When evaluating this Ministry, assessors are obliged to hear service providers, social workers, and lawyers representing parents in child protection cases. Wisdom dictates that another group needs to be heard and that is the parents whose children have been or are involved in the protection system. They have too often been ignored or silenced yet they have experiences, opinions and insights that can inform conscientious appraisers in ways that will make a difference. MCFD cannot in good faith say that it acts in the best interest of children until its management pays unbiased attention to parents.

The 'Child, Family and Community Services Act' Link

It concerns me that I have said nothing here that has not been said before by authorized probes and legal society reports. Ms. McNeil must restore MCFD practice of the fundamental principles of the ACT.

Art: 'Broken Dreams' by Murray Unruh, acrylic and glass, 36X49 inches

1 comment:

  1. "Crisis mode" is MCFD's business model. This has carefully evolved and refined since the 70's.

    You must have not personally had your own children removed, and/or have not reviewed the extensive documentation that exists for a family who has been selected for such intervention.

    If you looked at some of MCFD's analytics, you know this agency is not operated by overworked uninformed dummy's. They might give that appearance, but that is by design.

    The due diligence and preparation that occurs prior to a removal is mind boggling. You look at ANY file record of a family to confirm that in no way shape or form does a typical removal spontaneously happen because of a life-threatening event. Their so-called documentation on a single call involves 10-times the effort of an equivalent police call. This is because they have the time, and get so few of these calls Province-wide.

    If such crisis does occur, it gets released to the media, so we can hear all about how instantly MCFD responds to such 'crisis' events.

    If you want to look at where the phrase "go postal" originated and what happened to that mentality, look no further than child protection staff.

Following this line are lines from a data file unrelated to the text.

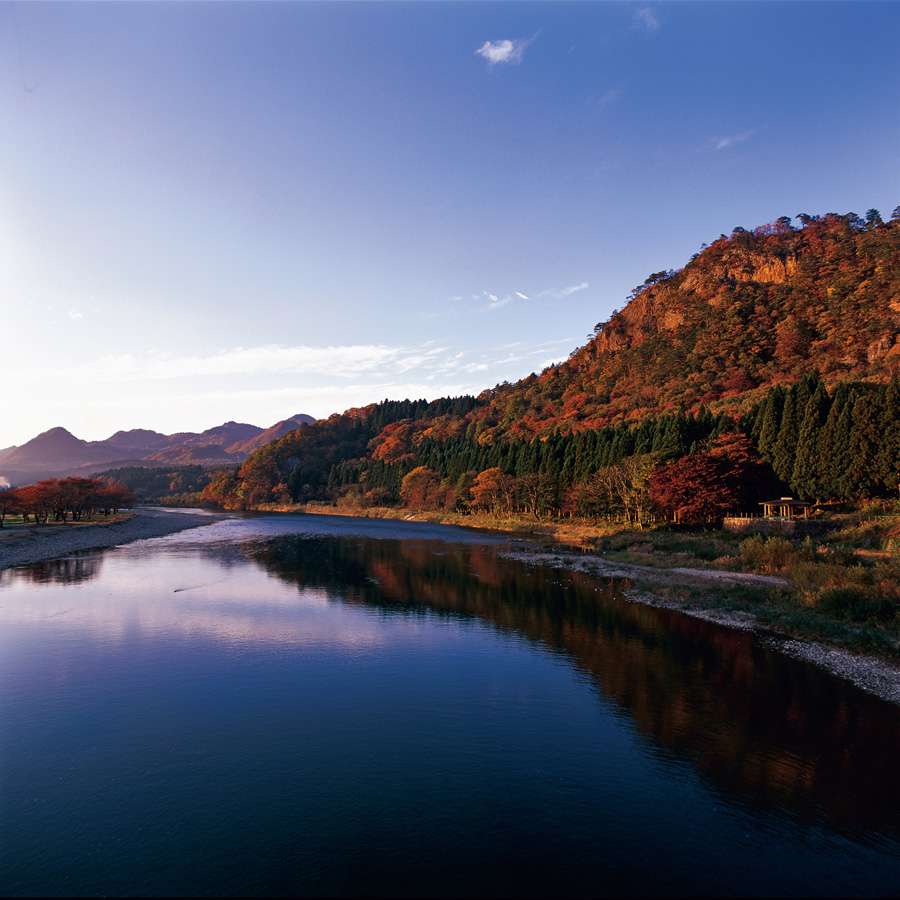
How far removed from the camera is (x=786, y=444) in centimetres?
4778

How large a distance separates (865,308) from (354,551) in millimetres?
97661

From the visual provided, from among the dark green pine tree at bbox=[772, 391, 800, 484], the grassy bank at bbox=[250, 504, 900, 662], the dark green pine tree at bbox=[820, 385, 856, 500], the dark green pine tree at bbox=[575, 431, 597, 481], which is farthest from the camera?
the dark green pine tree at bbox=[575, 431, 597, 481]

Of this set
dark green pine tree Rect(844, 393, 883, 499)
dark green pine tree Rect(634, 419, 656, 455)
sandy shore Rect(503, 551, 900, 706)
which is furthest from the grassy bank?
dark green pine tree Rect(634, 419, 656, 455)

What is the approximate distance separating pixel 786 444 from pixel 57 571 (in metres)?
62.2

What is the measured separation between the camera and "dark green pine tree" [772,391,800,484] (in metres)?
47.3

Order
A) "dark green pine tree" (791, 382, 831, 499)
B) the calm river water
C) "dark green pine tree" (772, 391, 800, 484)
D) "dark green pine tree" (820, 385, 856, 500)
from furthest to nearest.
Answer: "dark green pine tree" (772, 391, 800, 484)
"dark green pine tree" (791, 382, 831, 499)
"dark green pine tree" (820, 385, 856, 500)
the calm river water

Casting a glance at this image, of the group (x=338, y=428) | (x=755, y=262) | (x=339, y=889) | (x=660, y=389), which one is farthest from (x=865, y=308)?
(x=338, y=428)

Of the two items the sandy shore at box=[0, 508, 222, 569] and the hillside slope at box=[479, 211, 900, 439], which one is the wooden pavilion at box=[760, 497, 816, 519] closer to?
the hillside slope at box=[479, 211, 900, 439]

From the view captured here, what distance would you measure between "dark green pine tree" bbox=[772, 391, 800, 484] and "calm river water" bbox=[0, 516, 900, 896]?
1245 inches

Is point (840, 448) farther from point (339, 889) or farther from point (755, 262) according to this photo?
Result: point (755, 262)

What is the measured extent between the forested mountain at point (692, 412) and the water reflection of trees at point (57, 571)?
152ft

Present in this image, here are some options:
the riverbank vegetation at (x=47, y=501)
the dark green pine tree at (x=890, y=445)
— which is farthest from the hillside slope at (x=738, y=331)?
the riverbank vegetation at (x=47, y=501)

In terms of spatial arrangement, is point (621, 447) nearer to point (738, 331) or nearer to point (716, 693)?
point (716, 693)

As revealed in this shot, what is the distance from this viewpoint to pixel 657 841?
377 inches
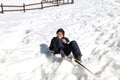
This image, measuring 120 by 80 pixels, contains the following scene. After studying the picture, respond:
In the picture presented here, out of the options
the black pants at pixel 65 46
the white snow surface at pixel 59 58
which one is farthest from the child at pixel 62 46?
the white snow surface at pixel 59 58

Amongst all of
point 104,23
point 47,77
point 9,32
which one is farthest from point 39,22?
point 47,77

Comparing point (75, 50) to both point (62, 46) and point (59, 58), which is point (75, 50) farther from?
point (59, 58)

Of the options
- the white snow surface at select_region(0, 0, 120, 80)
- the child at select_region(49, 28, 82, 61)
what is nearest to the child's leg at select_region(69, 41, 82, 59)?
the child at select_region(49, 28, 82, 61)

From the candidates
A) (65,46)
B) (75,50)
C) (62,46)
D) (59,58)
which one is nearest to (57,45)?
(62,46)

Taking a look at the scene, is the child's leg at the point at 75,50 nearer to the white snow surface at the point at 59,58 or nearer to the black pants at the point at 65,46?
the black pants at the point at 65,46

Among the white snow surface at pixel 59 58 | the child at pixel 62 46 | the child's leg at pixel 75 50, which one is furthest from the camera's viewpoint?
the child at pixel 62 46

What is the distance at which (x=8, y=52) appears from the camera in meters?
11.5

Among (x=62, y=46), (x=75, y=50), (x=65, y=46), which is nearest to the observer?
(x=75, y=50)

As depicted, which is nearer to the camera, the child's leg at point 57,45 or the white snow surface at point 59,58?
the white snow surface at point 59,58

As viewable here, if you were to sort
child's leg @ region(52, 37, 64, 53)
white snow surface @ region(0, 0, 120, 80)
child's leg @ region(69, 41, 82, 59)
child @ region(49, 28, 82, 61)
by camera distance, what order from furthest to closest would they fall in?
1. child's leg @ region(52, 37, 64, 53)
2. child @ region(49, 28, 82, 61)
3. child's leg @ region(69, 41, 82, 59)
4. white snow surface @ region(0, 0, 120, 80)

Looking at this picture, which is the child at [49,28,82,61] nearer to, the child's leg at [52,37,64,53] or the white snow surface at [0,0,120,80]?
the child's leg at [52,37,64,53]

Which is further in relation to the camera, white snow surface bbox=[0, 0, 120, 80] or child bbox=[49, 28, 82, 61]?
child bbox=[49, 28, 82, 61]

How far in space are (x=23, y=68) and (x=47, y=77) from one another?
3.65 ft

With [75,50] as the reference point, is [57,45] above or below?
above
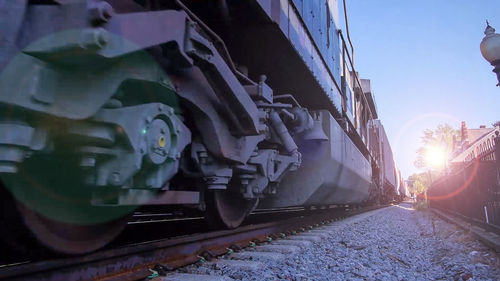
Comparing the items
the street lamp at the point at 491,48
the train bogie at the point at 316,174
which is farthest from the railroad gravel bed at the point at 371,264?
the street lamp at the point at 491,48

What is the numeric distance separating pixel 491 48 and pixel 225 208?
430 cm

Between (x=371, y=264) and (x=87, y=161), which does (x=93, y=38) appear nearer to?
(x=87, y=161)

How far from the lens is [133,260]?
224 centimetres

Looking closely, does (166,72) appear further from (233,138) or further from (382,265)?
(382,265)

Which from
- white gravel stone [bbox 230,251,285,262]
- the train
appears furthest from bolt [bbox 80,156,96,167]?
white gravel stone [bbox 230,251,285,262]

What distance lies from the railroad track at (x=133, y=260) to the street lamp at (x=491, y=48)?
425cm

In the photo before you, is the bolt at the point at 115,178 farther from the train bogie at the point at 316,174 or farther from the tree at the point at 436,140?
the tree at the point at 436,140

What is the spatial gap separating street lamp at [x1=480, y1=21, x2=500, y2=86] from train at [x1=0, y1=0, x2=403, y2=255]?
3.12 meters

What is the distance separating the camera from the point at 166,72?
7.48 feet

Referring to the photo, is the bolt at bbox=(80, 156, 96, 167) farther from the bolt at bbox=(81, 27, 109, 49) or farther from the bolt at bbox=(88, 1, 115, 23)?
the bolt at bbox=(88, 1, 115, 23)

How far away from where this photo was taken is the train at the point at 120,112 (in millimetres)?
1568

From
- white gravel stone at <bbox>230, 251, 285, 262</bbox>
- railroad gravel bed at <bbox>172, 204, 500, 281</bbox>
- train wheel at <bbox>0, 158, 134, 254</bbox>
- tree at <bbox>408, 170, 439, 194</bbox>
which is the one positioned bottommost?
railroad gravel bed at <bbox>172, 204, 500, 281</bbox>

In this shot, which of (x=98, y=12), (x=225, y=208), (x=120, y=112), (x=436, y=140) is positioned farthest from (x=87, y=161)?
(x=436, y=140)

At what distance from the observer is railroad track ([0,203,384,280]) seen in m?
1.77
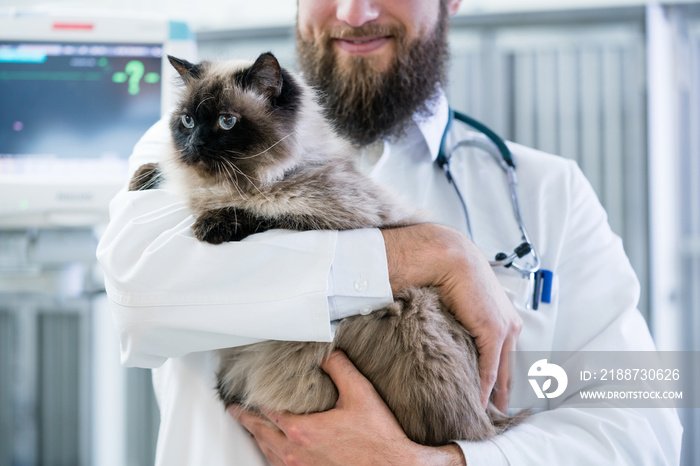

    If a social worker has a bad day, they can take it out on a helpless family so someone can be more miserable than them.

    MCFD needs to properly employ risk management: Risk / Issue / Problem. How they actually employ risk management brings them many dollars in Provincial budget funds.

    RISK is knowledge of something that could happen, say a family that might need help or trouble will results. Another example is an egg spinning on a table, the known risk is it may fall off and break.

    The ISSUE is, there is an observation of an increase liklihood that a known risk will occur. A plan must be put into place to reduce the risk. MCFD does "risk assessments" and constructs them in a way to show the only way to alleviate that risk is to give "services" to families. Another way to reduce risk is to remove children. In the case of an egg, placing pillows around the desk or a barrier to keep the egg from falling over the edge manages the risk.

    The PROBLEM is when the egg drops and breaks. MCFD loves problems. The know the risk, they identify some hapless family and accumulate 'issues' and they wait for the inevitable 'problem' which leads to removal.

    So you see, MCFD deliberately cultivates the decline of families so they can later jump in and portray themselves as saving the day by removing children.

    The RISK to the children of removal is poor school outcomes, diminished self esteem, bonding interruption with siblings and parents, a future problem to society. MCFD will have you believe such problems already existed, NOT that their intervention is the SOURCE of problems.

    You need experts OUTSIDE of MCFD who understand the risk model and how to properly implement it to shadow MCFD workers and make sure they do their job correctly WITHOUT removing children from their home.